No es lo mismo sentirse seguro, confiado, que eufórico. Yo, a pesar de mi juventud, detecté hace tiempo que la euforia es mi principal enemigo en el campo cuando compito. Mi coach, Pello, está de acuerdo. Cada vez que inflo el pecho, algo o alguien normalmente se encarga de reventármelo. Y en esa cuita ando ahora mismo.

Había llegado hasta este tee del 5 con la confianza recién remendada y la actitud reorientada, lúcido y en mi sitio, pero estoy traspasando la línea roja. Confluyen varios hechos que han encendido el piloto de la euforia. El primero, por supuesto, los dos pares en los hoyos 3 y 4, plenos de oficio. El segundo, el triple bogey de Lucius Pay. El tercero, sendos bogeys de Rahm y McIlroy, que acabo de certificar y que me dejan más líder. Y hay un cuarto que se está desarrollando ahora mismo, ante nuestros ojos: el partido de Rahm y Thomas nos estaba cogiendo ventaja, pero la ha perdido abruptamente debido a un serio enredo del norteamericano en este par 3. En sólo cuestión de cinco minutos son muchos los candidatos de renombre que aflojan la soga. Demasiados. Verlo para creerlo.

Una de las máximas de Pello, en el trabajo como en la vida, es aquella que acuñara Rudyard Kipling, la de tratar con la misma y fría indiferencia a esos dos impostores, el éxito y el fracaso. Lo mismo, exactamente lo mismo, insiste mi coach, debe aplicarse a la euforia, reflejo tan refulgente como fugaz del éxito, y al desánimo, primo segundo del fracaso. Hay que aprender a verlos venir, saludarlos si acaso con gélida cortesía y abrumarlos con nuestra indiferencia.

Guille, si salvamos el 5 e incluso hago el birdie en el 6 -primer par 5 del recorrido-, ya no hay quien nos pare, le digo en voz muy bajita a mi caddie mientras esperamos en el tee del 5 a que Thomas cierre su pequeño descalabro -sale con doble bogey-. Él asiente, aunque nada convencido, ladeando después la cabeza y trazando una mueca áspera con los labios.
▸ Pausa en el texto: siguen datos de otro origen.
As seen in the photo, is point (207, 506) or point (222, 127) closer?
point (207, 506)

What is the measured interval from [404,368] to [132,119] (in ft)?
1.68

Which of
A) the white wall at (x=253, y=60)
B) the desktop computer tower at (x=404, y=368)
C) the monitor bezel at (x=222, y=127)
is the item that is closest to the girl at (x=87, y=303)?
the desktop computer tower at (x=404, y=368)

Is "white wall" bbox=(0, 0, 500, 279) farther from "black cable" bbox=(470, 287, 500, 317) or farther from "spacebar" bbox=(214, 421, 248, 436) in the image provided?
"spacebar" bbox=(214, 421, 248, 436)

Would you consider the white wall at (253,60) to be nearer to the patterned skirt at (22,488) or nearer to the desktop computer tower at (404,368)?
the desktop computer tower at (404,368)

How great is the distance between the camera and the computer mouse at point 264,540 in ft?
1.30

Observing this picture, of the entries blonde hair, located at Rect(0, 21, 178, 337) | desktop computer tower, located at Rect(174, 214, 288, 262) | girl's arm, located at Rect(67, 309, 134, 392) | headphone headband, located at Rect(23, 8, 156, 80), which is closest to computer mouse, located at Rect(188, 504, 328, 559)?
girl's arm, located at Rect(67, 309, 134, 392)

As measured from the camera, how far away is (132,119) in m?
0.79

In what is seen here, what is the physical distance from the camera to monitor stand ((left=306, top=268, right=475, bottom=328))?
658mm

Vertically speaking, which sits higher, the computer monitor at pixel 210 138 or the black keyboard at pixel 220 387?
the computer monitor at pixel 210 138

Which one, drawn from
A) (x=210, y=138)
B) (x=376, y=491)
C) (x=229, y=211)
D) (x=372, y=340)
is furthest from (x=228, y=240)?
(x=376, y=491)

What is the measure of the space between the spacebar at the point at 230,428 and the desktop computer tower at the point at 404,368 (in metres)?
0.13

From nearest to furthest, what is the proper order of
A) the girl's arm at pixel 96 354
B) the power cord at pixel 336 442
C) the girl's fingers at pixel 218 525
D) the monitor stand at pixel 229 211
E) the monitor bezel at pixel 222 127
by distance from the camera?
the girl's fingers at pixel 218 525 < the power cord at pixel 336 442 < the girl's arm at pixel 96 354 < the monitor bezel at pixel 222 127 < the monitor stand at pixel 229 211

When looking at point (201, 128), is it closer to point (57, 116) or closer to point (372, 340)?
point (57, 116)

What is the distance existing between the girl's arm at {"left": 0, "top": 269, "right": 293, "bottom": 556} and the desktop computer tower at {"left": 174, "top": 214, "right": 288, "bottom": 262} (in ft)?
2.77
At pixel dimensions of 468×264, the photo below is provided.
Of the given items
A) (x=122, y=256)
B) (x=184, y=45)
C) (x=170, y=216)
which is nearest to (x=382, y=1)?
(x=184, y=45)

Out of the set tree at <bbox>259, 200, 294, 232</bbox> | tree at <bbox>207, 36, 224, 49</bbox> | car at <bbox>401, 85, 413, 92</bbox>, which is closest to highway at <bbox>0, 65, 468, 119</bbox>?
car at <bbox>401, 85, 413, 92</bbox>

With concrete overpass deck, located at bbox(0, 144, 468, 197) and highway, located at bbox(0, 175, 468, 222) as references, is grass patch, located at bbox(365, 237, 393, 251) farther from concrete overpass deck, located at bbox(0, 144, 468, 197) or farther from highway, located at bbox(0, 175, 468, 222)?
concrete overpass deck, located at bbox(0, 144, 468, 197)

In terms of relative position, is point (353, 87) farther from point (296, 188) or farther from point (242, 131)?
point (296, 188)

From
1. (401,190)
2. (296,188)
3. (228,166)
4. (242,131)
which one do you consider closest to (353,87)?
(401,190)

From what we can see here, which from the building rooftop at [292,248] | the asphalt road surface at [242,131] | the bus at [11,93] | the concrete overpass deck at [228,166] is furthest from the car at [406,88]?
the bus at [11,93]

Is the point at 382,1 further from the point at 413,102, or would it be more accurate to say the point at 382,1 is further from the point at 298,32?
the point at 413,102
E inmediatamente hasta me siento avergonzado de haber picado en semejante anzuelo.

-Olvida lo que te he dicho -rectifico.

-Oye, como plan era cojonudo, pero es cierto, mejor será que sigamos como estamos, verso a verso, golpe a golpe -apuntala él con tacto. Joder con Guille, está sembrado hoy.

El viento sigue pegando fuerte y ahora todavía nos coge a favor, pero entrando decididamente de la derecha. Y hay que apuntar a una bandera que está precisamente en la esquina larga y diestra de aquel green -tengo unos 186 metros al hoyo-, así que no es ninguna tontería perfilarse hacia aquel lado, apuntando a la playa -de acuerdo: no tanto, pero casi-, pegando a ser posible muy recto y esperando que sea el viento quien se haga con la bola y la lleve hasta el tapete. El viento coge la bola, hasta que deja de cogerla, repite mi padre de tanto en tanto. Y suele añadir: hay que someterlo y, cuando sopla de costado, no diseñar los golpes contando demasiado con su ayuda. Yo, por supuesto, normalmente prefiero no discutir con él al respecto. Valiente tontería.

Lo que está muy claro, tal y como me confirma Guille cuando le consulto, es que no se puede fallar por la izquierda, porque el aprochito a bandera, recibiendo cuesta abajo, es peor que un dolor de muelas -a ese lado acababa de fallar, además, Justin Thomas-.

Siento relajados los brazos, condición indispensable para que yo sea capaz de pegar -y dibujar en mi cabeza- un golpe muy recto. Quizá parezca una tontería, pero yo sé lo que me digo.

Si cojo el hierro 9 -hay que acordarse: no llevo en la bolsa el 8, que sería el ideal-, tengo que apretarlo mucho y temo que se me cierre el disparo, así que elegimos la opción del hierro 7, agarrándolo suave y cortito. Eso es, agárralo suavesito, Chus. Elijo el objetivo, que es el pequeño bunker que está a la derecha del green, situado ya en el pequeño y abrupto barranquito que linda con la playa con un desnivel de unos diez o doce metros. Relajo los hombros y me juro que, una vez me ponga a la bola, confiaré en mi swing y no retrasaré el arranque.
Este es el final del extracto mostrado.